Each complete “pass” through the data is known as a training epoch. After shuffling the data, in a single training epoch of stochastic gradient descent, we

  • Compute the gradient on the first x% of the data. Update the parameter guesses.
  • Compute the gradient on the next x% of the data. Update the parameter guesses.
  • \(\dots\)
  • Compute the gradient on the last x% of the data. Update the parameter guesses.

Every data point appears once in a single training epoch. We then perform several training epochs until we’re satisfied.

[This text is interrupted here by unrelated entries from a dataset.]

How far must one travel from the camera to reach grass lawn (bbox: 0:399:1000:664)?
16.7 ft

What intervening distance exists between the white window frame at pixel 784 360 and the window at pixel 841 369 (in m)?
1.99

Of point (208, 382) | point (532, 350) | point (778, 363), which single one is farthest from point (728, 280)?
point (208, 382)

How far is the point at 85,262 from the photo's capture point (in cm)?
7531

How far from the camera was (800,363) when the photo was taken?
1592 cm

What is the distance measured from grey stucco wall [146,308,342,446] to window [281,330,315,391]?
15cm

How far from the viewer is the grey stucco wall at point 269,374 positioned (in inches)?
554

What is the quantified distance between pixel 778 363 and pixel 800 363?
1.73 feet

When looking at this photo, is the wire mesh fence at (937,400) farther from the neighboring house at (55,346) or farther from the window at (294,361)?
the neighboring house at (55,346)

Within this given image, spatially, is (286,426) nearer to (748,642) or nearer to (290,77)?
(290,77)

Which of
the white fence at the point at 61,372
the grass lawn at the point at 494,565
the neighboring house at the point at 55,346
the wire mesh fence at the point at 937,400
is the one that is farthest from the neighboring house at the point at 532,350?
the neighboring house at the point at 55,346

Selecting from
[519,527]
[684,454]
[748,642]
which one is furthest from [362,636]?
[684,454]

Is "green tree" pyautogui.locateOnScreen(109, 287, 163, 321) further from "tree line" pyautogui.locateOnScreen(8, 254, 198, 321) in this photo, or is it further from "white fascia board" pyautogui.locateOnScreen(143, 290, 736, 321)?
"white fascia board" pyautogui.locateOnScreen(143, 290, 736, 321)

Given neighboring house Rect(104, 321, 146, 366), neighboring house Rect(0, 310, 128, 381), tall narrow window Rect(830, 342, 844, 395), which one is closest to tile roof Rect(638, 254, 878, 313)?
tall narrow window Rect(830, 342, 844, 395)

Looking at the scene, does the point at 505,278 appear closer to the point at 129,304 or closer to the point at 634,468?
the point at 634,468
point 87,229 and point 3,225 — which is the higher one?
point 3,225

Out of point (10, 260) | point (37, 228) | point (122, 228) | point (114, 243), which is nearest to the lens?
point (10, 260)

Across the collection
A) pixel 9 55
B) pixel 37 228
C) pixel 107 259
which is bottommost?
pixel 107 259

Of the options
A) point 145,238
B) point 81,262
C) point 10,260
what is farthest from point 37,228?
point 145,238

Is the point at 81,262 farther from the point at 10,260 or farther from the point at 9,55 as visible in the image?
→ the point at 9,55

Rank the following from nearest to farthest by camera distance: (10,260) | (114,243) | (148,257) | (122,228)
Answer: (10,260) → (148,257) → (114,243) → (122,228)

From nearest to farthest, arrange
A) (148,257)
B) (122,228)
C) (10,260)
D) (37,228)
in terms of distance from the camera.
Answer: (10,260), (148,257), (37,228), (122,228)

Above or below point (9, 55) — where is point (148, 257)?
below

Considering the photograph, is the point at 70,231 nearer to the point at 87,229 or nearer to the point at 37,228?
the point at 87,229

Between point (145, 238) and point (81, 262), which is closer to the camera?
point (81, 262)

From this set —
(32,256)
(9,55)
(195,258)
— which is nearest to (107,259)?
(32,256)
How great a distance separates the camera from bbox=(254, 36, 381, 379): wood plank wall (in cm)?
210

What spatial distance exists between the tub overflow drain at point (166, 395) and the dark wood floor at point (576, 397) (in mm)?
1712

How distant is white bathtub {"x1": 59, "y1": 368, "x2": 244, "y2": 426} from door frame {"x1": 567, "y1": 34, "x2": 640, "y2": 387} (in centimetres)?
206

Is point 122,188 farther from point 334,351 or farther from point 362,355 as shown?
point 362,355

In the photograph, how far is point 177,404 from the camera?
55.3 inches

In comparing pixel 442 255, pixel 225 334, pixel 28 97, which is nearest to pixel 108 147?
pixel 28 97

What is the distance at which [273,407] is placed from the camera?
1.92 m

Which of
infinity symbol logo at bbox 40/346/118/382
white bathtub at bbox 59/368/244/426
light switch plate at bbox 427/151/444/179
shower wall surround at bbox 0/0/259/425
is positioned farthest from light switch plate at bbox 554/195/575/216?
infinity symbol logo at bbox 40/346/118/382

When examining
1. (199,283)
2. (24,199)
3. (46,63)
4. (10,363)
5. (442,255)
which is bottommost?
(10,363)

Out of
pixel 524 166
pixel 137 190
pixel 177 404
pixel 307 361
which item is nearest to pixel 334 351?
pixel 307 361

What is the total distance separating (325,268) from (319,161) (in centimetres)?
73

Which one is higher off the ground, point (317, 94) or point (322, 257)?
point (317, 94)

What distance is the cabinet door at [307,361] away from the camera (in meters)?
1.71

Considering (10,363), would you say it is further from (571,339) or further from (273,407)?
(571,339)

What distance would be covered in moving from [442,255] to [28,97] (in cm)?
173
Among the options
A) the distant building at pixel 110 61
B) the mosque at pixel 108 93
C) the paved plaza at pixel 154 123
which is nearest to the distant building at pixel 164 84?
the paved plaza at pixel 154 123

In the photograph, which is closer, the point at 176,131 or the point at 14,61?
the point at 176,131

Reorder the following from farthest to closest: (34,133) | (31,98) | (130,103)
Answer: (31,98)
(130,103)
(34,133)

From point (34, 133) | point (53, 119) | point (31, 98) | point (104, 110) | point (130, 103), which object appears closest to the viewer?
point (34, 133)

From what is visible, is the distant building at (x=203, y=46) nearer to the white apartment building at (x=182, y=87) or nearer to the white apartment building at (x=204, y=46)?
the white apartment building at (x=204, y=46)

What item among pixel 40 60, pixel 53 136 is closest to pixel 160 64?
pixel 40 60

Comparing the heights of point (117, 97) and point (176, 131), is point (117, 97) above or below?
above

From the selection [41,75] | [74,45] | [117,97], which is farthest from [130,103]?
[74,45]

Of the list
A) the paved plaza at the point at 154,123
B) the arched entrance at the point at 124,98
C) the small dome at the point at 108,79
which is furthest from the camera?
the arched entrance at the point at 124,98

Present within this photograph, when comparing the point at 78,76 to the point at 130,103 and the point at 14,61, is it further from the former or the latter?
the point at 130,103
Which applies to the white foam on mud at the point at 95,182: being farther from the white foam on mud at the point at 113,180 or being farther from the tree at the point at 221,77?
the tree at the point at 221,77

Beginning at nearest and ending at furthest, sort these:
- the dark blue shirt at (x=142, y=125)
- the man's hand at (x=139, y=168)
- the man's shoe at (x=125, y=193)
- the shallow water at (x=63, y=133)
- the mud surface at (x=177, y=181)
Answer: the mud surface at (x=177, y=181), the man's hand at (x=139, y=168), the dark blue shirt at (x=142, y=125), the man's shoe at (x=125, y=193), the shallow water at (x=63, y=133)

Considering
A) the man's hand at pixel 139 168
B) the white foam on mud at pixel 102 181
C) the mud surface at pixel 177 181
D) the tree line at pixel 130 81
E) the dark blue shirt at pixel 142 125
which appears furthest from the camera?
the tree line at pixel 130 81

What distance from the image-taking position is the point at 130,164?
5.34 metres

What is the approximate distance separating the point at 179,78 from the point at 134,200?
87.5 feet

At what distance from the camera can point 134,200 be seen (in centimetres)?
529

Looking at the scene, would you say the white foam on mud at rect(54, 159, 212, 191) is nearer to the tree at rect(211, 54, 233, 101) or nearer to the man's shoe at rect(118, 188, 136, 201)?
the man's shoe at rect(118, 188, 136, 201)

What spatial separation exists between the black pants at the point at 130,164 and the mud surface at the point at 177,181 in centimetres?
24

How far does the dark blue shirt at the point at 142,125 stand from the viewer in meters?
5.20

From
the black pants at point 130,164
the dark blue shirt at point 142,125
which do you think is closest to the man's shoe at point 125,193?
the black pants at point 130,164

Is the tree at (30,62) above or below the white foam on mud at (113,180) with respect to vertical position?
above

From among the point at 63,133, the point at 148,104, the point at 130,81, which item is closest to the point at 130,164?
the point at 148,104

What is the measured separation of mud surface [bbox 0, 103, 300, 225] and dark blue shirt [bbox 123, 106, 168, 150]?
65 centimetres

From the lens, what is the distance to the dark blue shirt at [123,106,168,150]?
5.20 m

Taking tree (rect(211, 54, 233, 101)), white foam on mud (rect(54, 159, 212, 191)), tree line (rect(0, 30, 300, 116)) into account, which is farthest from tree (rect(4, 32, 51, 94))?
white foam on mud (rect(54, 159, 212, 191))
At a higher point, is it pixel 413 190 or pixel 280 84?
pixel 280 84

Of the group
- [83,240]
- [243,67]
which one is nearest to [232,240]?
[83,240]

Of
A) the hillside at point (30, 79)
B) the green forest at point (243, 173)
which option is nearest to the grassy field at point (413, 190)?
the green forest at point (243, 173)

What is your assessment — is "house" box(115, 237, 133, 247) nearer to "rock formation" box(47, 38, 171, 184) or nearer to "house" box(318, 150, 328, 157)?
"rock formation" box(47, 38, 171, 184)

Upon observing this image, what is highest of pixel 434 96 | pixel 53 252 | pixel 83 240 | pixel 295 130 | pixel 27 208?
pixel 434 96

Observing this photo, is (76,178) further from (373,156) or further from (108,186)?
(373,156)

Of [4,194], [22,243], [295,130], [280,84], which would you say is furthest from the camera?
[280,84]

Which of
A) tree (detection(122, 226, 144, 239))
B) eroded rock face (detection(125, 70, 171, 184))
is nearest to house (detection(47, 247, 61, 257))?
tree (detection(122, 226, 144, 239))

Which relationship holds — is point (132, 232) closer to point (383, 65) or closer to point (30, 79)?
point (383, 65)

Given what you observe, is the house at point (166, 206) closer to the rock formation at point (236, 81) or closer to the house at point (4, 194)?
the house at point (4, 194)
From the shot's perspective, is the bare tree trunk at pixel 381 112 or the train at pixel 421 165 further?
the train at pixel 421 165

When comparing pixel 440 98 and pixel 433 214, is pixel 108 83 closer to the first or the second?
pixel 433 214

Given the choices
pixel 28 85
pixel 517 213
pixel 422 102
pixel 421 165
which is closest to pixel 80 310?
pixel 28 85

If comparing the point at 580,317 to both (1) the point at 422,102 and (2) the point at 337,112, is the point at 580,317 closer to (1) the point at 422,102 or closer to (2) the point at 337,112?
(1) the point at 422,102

Batch gradient descent is a deterministic technique – because the entire dataset is used at each update iteration, the algorithm will always advance towards the minimum of the loss surface. In contrast, stochastic gradient descent involve an element of randomness. Since only a subset of the full data is used to update the guess for \(\vec{\theta}\) at each iteration, there’s a chance the algorithm will not progress towards the true minimum of loss with each update. Over the longer term, these stochastic techniques should still converge towards the optimal solution.

The diagrams below represent a “bird’s eye view” of a loss surface from above. Notice that batch gradient descent takes a direct path towards the optimal \(\hat{\theta}\). Stochastic gradient descent, in contrast, “hops around” on its path to the minimum point on the loss surface. This reflects the randomness of the sampling process at each update step.

stochastic

To summarize the tradeoffs of batch size:

- Smaller Batch Size Larger Batch Size
Pros More frequent gradient updates Leverage hardware acceleration to improve overall system performance and higher quality gradient updates
Cons More variability in the gradient estimates Less frequent gradient updates

The typical solution is to set batch size to ensure sufficient hardware utilization.